• _Material supplied_
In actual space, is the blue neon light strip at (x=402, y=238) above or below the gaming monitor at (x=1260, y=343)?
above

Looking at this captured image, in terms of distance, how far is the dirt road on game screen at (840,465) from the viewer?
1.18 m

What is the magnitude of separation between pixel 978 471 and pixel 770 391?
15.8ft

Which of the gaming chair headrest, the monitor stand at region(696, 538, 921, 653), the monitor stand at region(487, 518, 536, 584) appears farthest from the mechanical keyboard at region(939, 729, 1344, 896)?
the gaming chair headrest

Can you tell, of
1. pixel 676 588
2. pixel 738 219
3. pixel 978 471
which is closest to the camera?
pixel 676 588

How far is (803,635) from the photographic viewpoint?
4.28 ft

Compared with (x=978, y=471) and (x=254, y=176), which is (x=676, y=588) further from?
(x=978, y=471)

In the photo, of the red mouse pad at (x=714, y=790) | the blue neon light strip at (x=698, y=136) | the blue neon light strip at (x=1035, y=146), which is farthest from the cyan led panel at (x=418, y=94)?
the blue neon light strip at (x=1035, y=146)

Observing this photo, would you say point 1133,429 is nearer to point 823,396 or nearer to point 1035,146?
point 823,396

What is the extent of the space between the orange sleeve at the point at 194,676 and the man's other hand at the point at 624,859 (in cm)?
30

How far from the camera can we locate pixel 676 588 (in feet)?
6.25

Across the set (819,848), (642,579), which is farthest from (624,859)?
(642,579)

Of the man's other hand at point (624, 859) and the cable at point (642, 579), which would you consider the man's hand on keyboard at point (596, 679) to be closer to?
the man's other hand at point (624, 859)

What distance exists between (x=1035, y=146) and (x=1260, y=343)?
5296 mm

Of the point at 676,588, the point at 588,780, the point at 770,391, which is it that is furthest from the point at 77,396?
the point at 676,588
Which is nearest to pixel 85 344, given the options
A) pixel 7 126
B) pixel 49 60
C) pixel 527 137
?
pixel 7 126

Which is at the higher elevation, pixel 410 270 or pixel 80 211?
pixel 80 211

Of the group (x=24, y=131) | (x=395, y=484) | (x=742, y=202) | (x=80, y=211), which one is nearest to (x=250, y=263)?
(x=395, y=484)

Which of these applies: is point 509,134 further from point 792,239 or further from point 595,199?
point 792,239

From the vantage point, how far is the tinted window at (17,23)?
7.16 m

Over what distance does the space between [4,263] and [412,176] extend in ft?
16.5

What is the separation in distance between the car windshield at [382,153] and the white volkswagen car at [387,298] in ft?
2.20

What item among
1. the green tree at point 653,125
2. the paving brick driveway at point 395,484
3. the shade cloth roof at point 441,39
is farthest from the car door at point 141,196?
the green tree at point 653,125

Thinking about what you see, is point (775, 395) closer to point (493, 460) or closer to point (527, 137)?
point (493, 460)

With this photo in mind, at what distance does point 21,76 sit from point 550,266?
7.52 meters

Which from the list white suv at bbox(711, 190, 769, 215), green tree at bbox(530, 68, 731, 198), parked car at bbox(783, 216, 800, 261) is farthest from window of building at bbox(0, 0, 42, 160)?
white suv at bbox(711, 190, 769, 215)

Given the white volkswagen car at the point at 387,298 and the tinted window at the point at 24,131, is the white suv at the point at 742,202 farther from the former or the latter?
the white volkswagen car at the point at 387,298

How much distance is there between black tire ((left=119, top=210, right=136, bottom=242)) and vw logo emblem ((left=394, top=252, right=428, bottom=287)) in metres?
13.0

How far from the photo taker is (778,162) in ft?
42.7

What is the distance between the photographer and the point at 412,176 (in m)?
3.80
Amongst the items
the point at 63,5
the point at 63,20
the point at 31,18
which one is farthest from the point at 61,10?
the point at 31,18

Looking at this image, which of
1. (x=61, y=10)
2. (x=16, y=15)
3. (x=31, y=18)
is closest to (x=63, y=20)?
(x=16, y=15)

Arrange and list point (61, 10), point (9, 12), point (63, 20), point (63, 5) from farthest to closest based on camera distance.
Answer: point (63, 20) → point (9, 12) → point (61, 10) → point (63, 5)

• _Task prompt_
Restate the whole listing exactly.

• _Answer to the exercise_
In actual space, is the blue neon light strip at (x=402, y=238) above or below the gaming monitor at (x=1260, y=343)?
above

Looking at this captured image, in terms of distance, how far is the dirt road on game screen at (840,465) from the viewer?
1.18 m

What is the magnitude of separation between pixel 978 471 and pixel 770 391?
15.8ft

Which of the gaming chair headrest, the monitor stand at region(696, 538, 921, 653), the monitor stand at region(487, 518, 536, 584) appears farthest from the mechanical keyboard at region(939, 729, 1344, 896)?
the gaming chair headrest

Can you tell, of
1. pixel 676 588
2. pixel 738 219
3. pixel 978 471
which is closest to the camera?
pixel 676 588

How far is (803,635) from the photographic viewpoint?
4.28 ft

Compared with (x=978, y=471) and (x=254, y=176), which is (x=676, y=588) further from?
(x=978, y=471)

In the photo, of the red mouse pad at (x=714, y=790) | the blue neon light strip at (x=698, y=136) | the blue neon light strip at (x=1035, y=146), which is farthest from the cyan led panel at (x=418, y=94)?
the blue neon light strip at (x=1035, y=146)

Observing this photo, would you say point 1133,429 is nearer to point 823,396 or nearer to point 1035,146?
point 823,396

What is the extent of the space between the orange sleeve at the point at 194,676 and the man's other hand at the point at 624,859 (in cm)?
30

How far from the camera can we locate pixel 676 588 (in feet)?
6.25

Across the set (819,848), (642,579), which is farthest from (624,859)?
(642,579)

Of the man's other hand at point (624, 859) and the cable at point (642, 579), which would you consider the man's hand on keyboard at point (596, 679) to be closer to?
the man's other hand at point (624, 859)

What distance exists between (x=1035, y=146) and (x=1260, y=343)?
5296 mm

Of the point at 676,588, the point at 588,780, the point at 770,391, which is it that is furthest from the point at 77,396?
the point at 676,588
Which is nearest to pixel 85 344, given the options
A) pixel 7 126
B) pixel 49 60
C) pixel 527 137
?
pixel 7 126

Which is at the higher elevation, pixel 410 270 or pixel 80 211?
pixel 80 211

Of the group (x=24, y=131) | (x=395, y=484) | (x=742, y=202) | (x=80, y=211), which one is nearest to (x=250, y=263)?
(x=395, y=484)

Which of these applies: is point 509,134 further from point 792,239 or further from point 595,199?
point 792,239

From the vantage point, how far is the tinted window at (17,23)?
7.16 m

Over what distance does the space between [4,263] and [412,176] extend in ft?
16.5

What is the separation in distance between the car windshield at [382,153] and the white volkswagen car at [387,298] in ft?
2.20

What item among
1. the green tree at point 653,125
2. the paving brick driveway at point 395,484
3. the shade cloth roof at point 441,39
is farthest from the car door at point 141,196?
the green tree at point 653,125

Thinking about what you see, is point (775, 395) closer to point (493, 460) or closer to point (527, 137)?
point (493, 460)

With this photo in mind, at what distance does point 21,76 sit from point 550,266?
7.52 meters

Which from the list white suv at bbox(711, 190, 769, 215), green tree at bbox(530, 68, 731, 198), parked car at bbox(783, 216, 800, 261) is farthest from window of building at bbox(0, 0, 42, 160)?
white suv at bbox(711, 190, 769, 215)

Given the white volkswagen car at the point at 387,298 and the tinted window at the point at 24,131, is the white suv at the point at 742,202 farther from the former or the latter?
the white volkswagen car at the point at 387,298

How much distance is there between black tire ((left=119, top=210, right=136, bottom=242)) and vw logo emblem ((left=394, top=252, right=428, bottom=287)) in metres?
13.0

How far from the photo taker is (778,162) in ft?
42.7

What is the distance between the photographer and the point at 412,176 (in m)?
3.80
Amongst the items
the point at 63,5
the point at 63,20
the point at 31,18
which one is farthest from the point at 61,10?
the point at 31,18

Looking at this image, which of
1. (x=61, y=10)
2. (x=16, y=15)
3. (x=31, y=18)
is closest to (x=63, y=20)?
(x=16, y=15)

Arrange and list point (61, 10), point (9, 12), point (63, 20), point (63, 5) from farthest to closest based on camera distance.
Answer: point (63, 20) → point (9, 12) → point (61, 10) → point (63, 5)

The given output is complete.